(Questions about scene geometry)

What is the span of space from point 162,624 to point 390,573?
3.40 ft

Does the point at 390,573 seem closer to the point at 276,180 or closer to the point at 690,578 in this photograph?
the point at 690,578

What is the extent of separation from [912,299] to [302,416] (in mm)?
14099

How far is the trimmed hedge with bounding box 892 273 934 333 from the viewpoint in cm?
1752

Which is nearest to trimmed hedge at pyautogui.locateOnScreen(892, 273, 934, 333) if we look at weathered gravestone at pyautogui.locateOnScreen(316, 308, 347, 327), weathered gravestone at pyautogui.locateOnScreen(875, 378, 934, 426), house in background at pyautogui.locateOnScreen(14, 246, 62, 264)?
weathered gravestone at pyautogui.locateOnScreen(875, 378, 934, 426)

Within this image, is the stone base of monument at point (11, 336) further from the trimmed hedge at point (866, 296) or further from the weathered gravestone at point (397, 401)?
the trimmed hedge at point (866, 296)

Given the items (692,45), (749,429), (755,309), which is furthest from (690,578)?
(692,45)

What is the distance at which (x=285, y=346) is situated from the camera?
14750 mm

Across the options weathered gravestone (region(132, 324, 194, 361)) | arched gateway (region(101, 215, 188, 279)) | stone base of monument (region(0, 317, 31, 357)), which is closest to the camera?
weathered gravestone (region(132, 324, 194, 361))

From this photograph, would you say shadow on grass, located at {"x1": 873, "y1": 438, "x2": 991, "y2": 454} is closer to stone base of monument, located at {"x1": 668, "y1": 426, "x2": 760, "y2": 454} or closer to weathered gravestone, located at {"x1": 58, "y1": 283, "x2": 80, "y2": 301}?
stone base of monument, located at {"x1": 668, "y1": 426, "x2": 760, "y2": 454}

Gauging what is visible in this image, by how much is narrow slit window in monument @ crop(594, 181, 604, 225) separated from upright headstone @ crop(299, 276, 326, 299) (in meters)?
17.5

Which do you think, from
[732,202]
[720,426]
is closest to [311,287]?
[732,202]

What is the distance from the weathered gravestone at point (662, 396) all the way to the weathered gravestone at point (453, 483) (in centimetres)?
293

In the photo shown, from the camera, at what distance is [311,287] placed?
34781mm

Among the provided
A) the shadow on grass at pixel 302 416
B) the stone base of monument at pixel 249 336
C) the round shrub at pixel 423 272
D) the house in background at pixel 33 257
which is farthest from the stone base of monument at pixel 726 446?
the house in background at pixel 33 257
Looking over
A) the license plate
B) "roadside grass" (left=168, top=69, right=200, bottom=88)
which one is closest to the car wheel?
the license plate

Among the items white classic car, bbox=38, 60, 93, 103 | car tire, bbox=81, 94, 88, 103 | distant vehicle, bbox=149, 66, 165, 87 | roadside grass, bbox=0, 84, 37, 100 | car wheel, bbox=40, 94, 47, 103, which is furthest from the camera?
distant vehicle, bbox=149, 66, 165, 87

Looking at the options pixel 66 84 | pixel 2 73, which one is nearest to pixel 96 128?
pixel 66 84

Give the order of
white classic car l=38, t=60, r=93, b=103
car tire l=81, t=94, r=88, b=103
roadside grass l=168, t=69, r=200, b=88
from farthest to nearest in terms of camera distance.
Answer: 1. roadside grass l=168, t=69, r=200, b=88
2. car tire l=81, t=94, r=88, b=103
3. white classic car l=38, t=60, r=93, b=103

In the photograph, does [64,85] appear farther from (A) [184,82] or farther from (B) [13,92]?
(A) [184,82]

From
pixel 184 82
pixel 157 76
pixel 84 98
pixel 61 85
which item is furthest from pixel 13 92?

- **Request**: Extract the data in full. Keep it word for word.

- **Output for this exercise**:
What is the span of space from point 162,624 to point 390,573?
3.40 ft

Does the point at 390,573 seem closer to the point at 276,180 or closer to the point at 690,578 in this photograph?
the point at 690,578

What is the extent of separation from [912,299] to [302,416] (in mm)?
14099

How far is the trimmed hedge with bounding box 892 273 934 333 from the viewpoint in cm?
1752

Which is nearest to trimmed hedge at pyautogui.locateOnScreen(892, 273, 934, 333) if we look at weathered gravestone at pyautogui.locateOnScreen(316, 308, 347, 327), weathered gravestone at pyautogui.locateOnScreen(875, 378, 934, 426), house in background at pyautogui.locateOnScreen(14, 246, 62, 264)?
weathered gravestone at pyautogui.locateOnScreen(875, 378, 934, 426)

Within this image, is the stone base of monument at point (11, 336) further from the trimmed hedge at point (866, 296) or further from the weathered gravestone at point (397, 401)?
the trimmed hedge at point (866, 296)

Given the items (692,45), (749,429), (755,309), which is furthest from (690,578)?
(692,45)

What is the distance at which (x=285, y=346) is situated from the camera?
14750 mm

Across the options weathered gravestone (region(132, 324, 194, 361)) | arched gateway (region(101, 215, 188, 279)) | stone base of monument (region(0, 317, 31, 357)), which is closest to the camera?
weathered gravestone (region(132, 324, 194, 361))

From this photograph, would you say shadow on grass, located at {"x1": 873, "y1": 438, "x2": 991, "y2": 454} is closer to stone base of monument, located at {"x1": 668, "y1": 426, "x2": 760, "y2": 454} or closer to weathered gravestone, located at {"x1": 58, "y1": 283, "x2": 80, "y2": 301}?
stone base of monument, located at {"x1": 668, "y1": 426, "x2": 760, "y2": 454}

Gauging what is visible in this image, by how much is narrow slit window in monument @ crop(594, 181, 604, 225) separated from upright headstone @ crop(299, 276, 326, 299) (in meters)?
17.5

Which do you think, from
[732,202]
[720,426]
is closest to [311,287]?
[732,202]

What is the distance from the weathered gravestone at point (662, 396) all the way to the weathered gravestone at point (453, 483) (in centimetres)?
293

In the photo shown, from the camera, at what distance is [311,287] placed?
34781mm

Among the provided
A) the shadow on grass at pixel 302 416
B) the stone base of monument at pixel 249 336
C) the round shrub at pixel 423 272
D) the house in background at pixel 33 257
which is farthest from the stone base of monument at pixel 726 446?
the house in background at pixel 33 257
Looking over
A) the license plate
B) "roadside grass" (left=168, top=69, right=200, bottom=88)
which one is closest to the car wheel?
the license plate

Among the items white classic car, bbox=38, 60, 93, 103 | car tire, bbox=81, 94, 88, 103 | distant vehicle, bbox=149, 66, 165, 87 | roadside grass, bbox=0, 84, 37, 100 | car wheel, bbox=40, 94, 47, 103, which is furthest from the camera?
distant vehicle, bbox=149, 66, 165, 87

Looking at the options pixel 66 84 | pixel 2 73, which one is nearest to pixel 96 128?
pixel 66 84

Give the order of
white classic car l=38, t=60, r=93, b=103
car tire l=81, t=94, r=88, b=103
roadside grass l=168, t=69, r=200, b=88
from farthest to nearest in terms of camera distance.
Answer: 1. roadside grass l=168, t=69, r=200, b=88
2. car tire l=81, t=94, r=88, b=103
3. white classic car l=38, t=60, r=93, b=103

In the photograph, does [64,85] appear farther from (A) [184,82] or farther from (B) [13,92]?
(A) [184,82]

From
pixel 184 82
pixel 157 76
pixel 84 98
pixel 61 85
which item is furthest from pixel 13 92?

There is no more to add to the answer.